Aed jokes
Your mama is so old, her first Christmas, she was a Wiseman's +1.
*America shoots down balloon*
China: "You killed an innocent man!!"
USA: "What?!"
China: "Yes, he was a famous sumo wrestler."
I should probably stop making jokes about 9/11.
My dad died to it, he was a great pilot.
Why did the rapper become a barber?
To trim his verses.
What did the rapper say when he lost his voice?
"I guess I'll have to drop a SILENT TRACK!"
i love school chromebooks
Leo is as useful as a screen door on a submarine.
What does Leo have in common with a newspaper?
They both love to yap and babble, and they always get fondled by old people.
Why was the rapper always good at math?
Because he had a lot of FLOW CHARTS.
Why did the rapper become a chef?
Because he was always COOKING UP RHYMES!
BlessedBrian's face is like a mood ring... it turns blue whenever I'M around.
If BlessedBrian were any more two-faced, he’d be a Rubik’s Cube.

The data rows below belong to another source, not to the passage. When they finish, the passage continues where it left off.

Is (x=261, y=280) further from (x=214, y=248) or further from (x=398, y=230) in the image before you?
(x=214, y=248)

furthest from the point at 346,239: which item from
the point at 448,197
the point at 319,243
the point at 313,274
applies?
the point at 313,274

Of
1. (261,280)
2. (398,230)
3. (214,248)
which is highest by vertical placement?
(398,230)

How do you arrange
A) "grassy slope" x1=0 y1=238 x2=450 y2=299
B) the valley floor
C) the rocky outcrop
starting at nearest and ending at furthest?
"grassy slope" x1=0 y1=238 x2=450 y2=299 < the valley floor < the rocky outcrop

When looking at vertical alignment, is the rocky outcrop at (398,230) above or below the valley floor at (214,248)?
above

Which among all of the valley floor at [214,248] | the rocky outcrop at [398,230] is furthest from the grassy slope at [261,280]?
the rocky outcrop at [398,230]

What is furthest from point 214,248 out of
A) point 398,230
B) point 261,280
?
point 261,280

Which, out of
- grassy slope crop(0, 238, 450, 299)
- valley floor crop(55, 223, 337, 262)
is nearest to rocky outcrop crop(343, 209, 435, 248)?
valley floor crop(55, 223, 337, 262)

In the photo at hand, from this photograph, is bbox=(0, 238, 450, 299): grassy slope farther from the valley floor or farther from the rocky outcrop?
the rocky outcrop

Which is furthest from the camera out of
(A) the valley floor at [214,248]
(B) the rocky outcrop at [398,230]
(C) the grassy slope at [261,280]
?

My sister is so stupid, she thought LBJ was a blow job.
Somewhere out there, a tree is tirelessly producing oxygen for BLESSEDBRIAN. I think he owes it an apology.
I’d say Leo is as sharp as a marble, but that would be an insult to marbles.

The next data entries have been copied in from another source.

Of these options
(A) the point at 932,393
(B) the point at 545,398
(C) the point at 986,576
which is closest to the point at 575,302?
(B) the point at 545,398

Why did the rapper bring a pencil to the studio?
To drop some LEAD.
What did the rapper say when their computer crashed?
"Looks like I just dropped a HARD DRIVE!"
What do you call a rapper who can't afford jewelry?
"UNBLINGABLE"
What did the beat say to the rapper?
"You're off rhythm, but I'll give you a hand!"
What's a rapper's favorite animal?
RHYMENOCEROS!
What do you get when you cross a rapper with an accountant?
A rhyme scheme that's all about the Benjamins!